Greenland's ice sheet is rapidly melting, but an international team of scientists say predicting its complete disappearance would be premature.
Indeed, this is not the first time in recent history that the ice sheet has retreated, only to stabilize once again a few years later.
"We've used a combination of old aerial photographs from the 80's to construct a digital elevation map and recent satellite data. In this way we've been able to gain an overview of the thinning of the ice sheet over the last 30 years in northwestern Greenland," explained senior researcher Shfaqat Abbas Khan of the Technical University of Denmark (DTU).
"We are the first who have been able to show that the Greenland Ice Sheet was on as a dramatic diet at the end of the 80's as it is today. On the positive side our results show that despite a significant thinning in peripheral regions from 1985-1992; the thinning slowed and then died out."

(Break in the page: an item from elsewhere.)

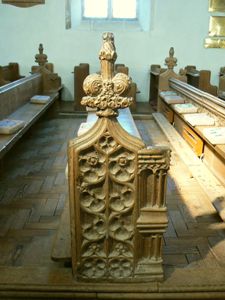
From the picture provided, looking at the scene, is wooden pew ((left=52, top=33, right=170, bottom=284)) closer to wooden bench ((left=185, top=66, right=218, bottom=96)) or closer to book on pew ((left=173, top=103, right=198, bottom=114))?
book on pew ((left=173, top=103, right=198, bottom=114))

University of Copenhagen Associate Professor Kurt H. Kjær expressed similar sentiments, noting that a number of reports "presuppose" the melting will accelerate to the same degree as during the past decade.
"That air temperatures have increased and melting has intensified is relatively well-understood. [Yet], it turns out that the ice sheet behaves more dynamically and is able to more quickly stabilize itself in comparison to what many other models and computer calculations otherwise predict."
"Our results show that the thinning of the ice sheet at the end of the 80's and beginning of the 90's eased over a 4-8 year period, after which a period of stability occurred until 2003. Our conclusion is therefore, that if we judged against longer periods of time, the current thinning of the ice sheet is likely to ease within an 8-year period."
Kjær also emphasized that active variations in ice thinning makes it difficult to predict how much the world's oceans will rise over a longer period of time as a result of Greenland glacial melt-water runoff.
"However, it is certain that many of the present calculations and computer models of ice sheet conditions that built upon a short range of years since 2000 must be reassessed. It is too early to proclaim the 'ice sheet's future doom' and subsequent contribution to serious water problems for the world.
"In this context it should be mentioned that the Greenland bedrock rises as the ice sheet in the peripheral regions and especially near the coast is in retreat and becoming thinner. This highlights the enormous forces that are at play in Greenland and of how difficult it is to predict what it means for Greenland as well as the rest of the world," he added.